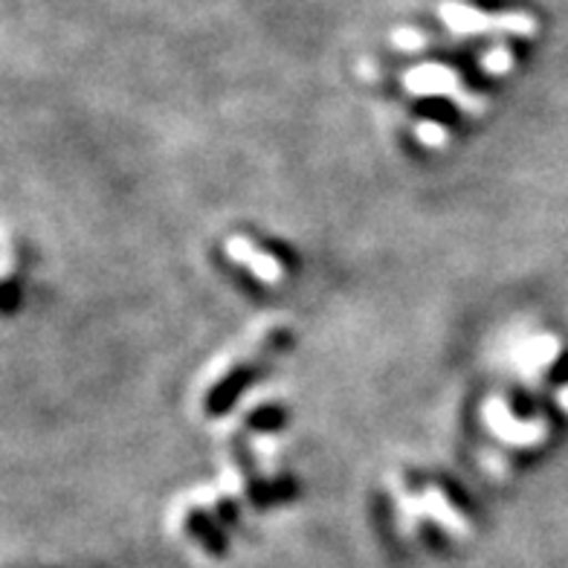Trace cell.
<instances>
[{
    "label": "cell",
    "mask_w": 568,
    "mask_h": 568,
    "mask_svg": "<svg viewBox=\"0 0 568 568\" xmlns=\"http://www.w3.org/2000/svg\"><path fill=\"white\" fill-rule=\"evenodd\" d=\"M282 334H284V328H282V322H278V320L255 322L253 328H250L247 334L239 339V343H232L226 352L217 354L215 363H212V366L203 372L201 383H197V397H201V400H206V397H210L212 392L221 386V383H226V377H230L235 368L244 366V363H247L253 354L262 352L270 339L282 337Z\"/></svg>",
    "instance_id": "obj_1"
},
{
    "label": "cell",
    "mask_w": 568,
    "mask_h": 568,
    "mask_svg": "<svg viewBox=\"0 0 568 568\" xmlns=\"http://www.w3.org/2000/svg\"><path fill=\"white\" fill-rule=\"evenodd\" d=\"M397 505H400V516L415 523L418 514H426L433 523H438L447 534L453 537H467L470 534V523H467V516L447 499L444 490L438 487H426L424 496H397Z\"/></svg>",
    "instance_id": "obj_2"
},
{
    "label": "cell",
    "mask_w": 568,
    "mask_h": 568,
    "mask_svg": "<svg viewBox=\"0 0 568 568\" xmlns=\"http://www.w3.org/2000/svg\"><path fill=\"white\" fill-rule=\"evenodd\" d=\"M226 255L235 258L241 267H247L258 282L264 284H282L284 282V264L276 255H270L267 250L255 247L253 241L244 235H230L226 239Z\"/></svg>",
    "instance_id": "obj_3"
},
{
    "label": "cell",
    "mask_w": 568,
    "mask_h": 568,
    "mask_svg": "<svg viewBox=\"0 0 568 568\" xmlns=\"http://www.w3.org/2000/svg\"><path fill=\"white\" fill-rule=\"evenodd\" d=\"M485 418L490 420V429L496 435H501L505 442L519 444V447H531L546 438V420H514V415H508V409L501 406V400H490L485 406Z\"/></svg>",
    "instance_id": "obj_4"
},
{
    "label": "cell",
    "mask_w": 568,
    "mask_h": 568,
    "mask_svg": "<svg viewBox=\"0 0 568 568\" xmlns=\"http://www.w3.org/2000/svg\"><path fill=\"white\" fill-rule=\"evenodd\" d=\"M418 140H424L426 145H442L444 140H447V134H444L442 125H433V122H424V125H418Z\"/></svg>",
    "instance_id": "obj_5"
}]
</instances>
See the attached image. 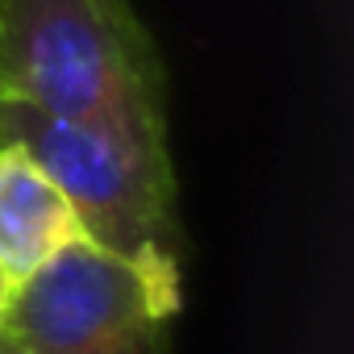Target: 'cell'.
<instances>
[{"instance_id":"cell-2","label":"cell","mask_w":354,"mask_h":354,"mask_svg":"<svg viewBox=\"0 0 354 354\" xmlns=\"http://www.w3.org/2000/svg\"><path fill=\"white\" fill-rule=\"evenodd\" d=\"M0 138L21 142L50 171L88 242L184 288L167 129L59 121L26 104H0Z\"/></svg>"},{"instance_id":"cell-4","label":"cell","mask_w":354,"mask_h":354,"mask_svg":"<svg viewBox=\"0 0 354 354\" xmlns=\"http://www.w3.org/2000/svg\"><path fill=\"white\" fill-rule=\"evenodd\" d=\"M80 238V213L50 171L21 142L0 138V267L13 283L30 279Z\"/></svg>"},{"instance_id":"cell-3","label":"cell","mask_w":354,"mask_h":354,"mask_svg":"<svg viewBox=\"0 0 354 354\" xmlns=\"http://www.w3.org/2000/svg\"><path fill=\"white\" fill-rule=\"evenodd\" d=\"M184 288L80 238L17 283L0 321L21 354H167Z\"/></svg>"},{"instance_id":"cell-6","label":"cell","mask_w":354,"mask_h":354,"mask_svg":"<svg viewBox=\"0 0 354 354\" xmlns=\"http://www.w3.org/2000/svg\"><path fill=\"white\" fill-rule=\"evenodd\" d=\"M0 354H21V350H17V346H13V342L5 337V333H0Z\"/></svg>"},{"instance_id":"cell-5","label":"cell","mask_w":354,"mask_h":354,"mask_svg":"<svg viewBox=\"0 0 354 354\" xmlns=\"http://www.w3.org/2000/svg\"><path fill=\"white\" fill-rule=\"evenodd\" d=\"M13 292H17V283H13V275L0 267V321H5V313H9V300H13Z\"/></svg>"},{"instance_id":"cell-1","label":"cell","mask_w":354,"mask_h":354,"mask_svg":"<svg viewBox=\"0 0 354 354\" xmlns=\"http://www.w3.org/2000/svg\"><path fill=\"white\" fill-rule=\"evenodd\" d=\"M0 104L167 129L162 63L129 0H0Z\"/></svg>"}]
</instances>
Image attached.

Task description:
Copy the rows word for word, from the first line up to and including the line with "255L235 258L241 267H247L258". Leave the pictures out of your copy.

Final result:
Trace cell.
<instances>
[{
    "label": "cell",
    "mask_w": 568,
    "mask_h": 568,
    "mask_svg": "<svg viewBox=\"0 0 568 568\" xmlns=\"http://www.w3.org/2000/svg\"><path fill=\"white\" fill-rule=\"evenodd\" d=\"M282 334H284V328H282V322H278V320L255 322L253 328H250L247 334L239 339V343H232L226 352L217 354L215 363H212V366L203 372L201 383H197V397H201V400H206V397H210L212 392L221 386V383H226V377H230L235 368L244 366V363H247L253 354L262 352L270 339L282 337Z\"/></svg>",
    "instance_id": "obj_1"
},
{
    "label": "cell",
    "mask_w": 568,
    "mask_h": 568,
    "mask_svg": "<svg viewBox=\"0 0 568 568\" xmlns=\"http://www.w3.org/2000/svg\"><path fill=\"white\" fill-rule=\"evenodd\" d=\"M397 505H400V516L415 523L418 514H426L433 523H438L447 534L453 537H467L470 534V523H467V516L447 499L444 490L438 487H426L424 496H397Z\"/></svg>",
    "instance_id": "obj_2"
},
{
    "label": "cell",
    "mask_w": 568,
    "mask_h": 568,
    "mask_svg": "<svg viewBox=\"0 0 568 568\" xmlns=\"http://www.w3.org/2000/svg\"><path fill=\"white\" fill-rule=\"evenodd\" d=\"M226 255L235 258L241 267H247L258 282L264 284H282L284 282V264L276 255H270L267 250L255 247L253 241L244 235H230L226 239Z\"/></svg>",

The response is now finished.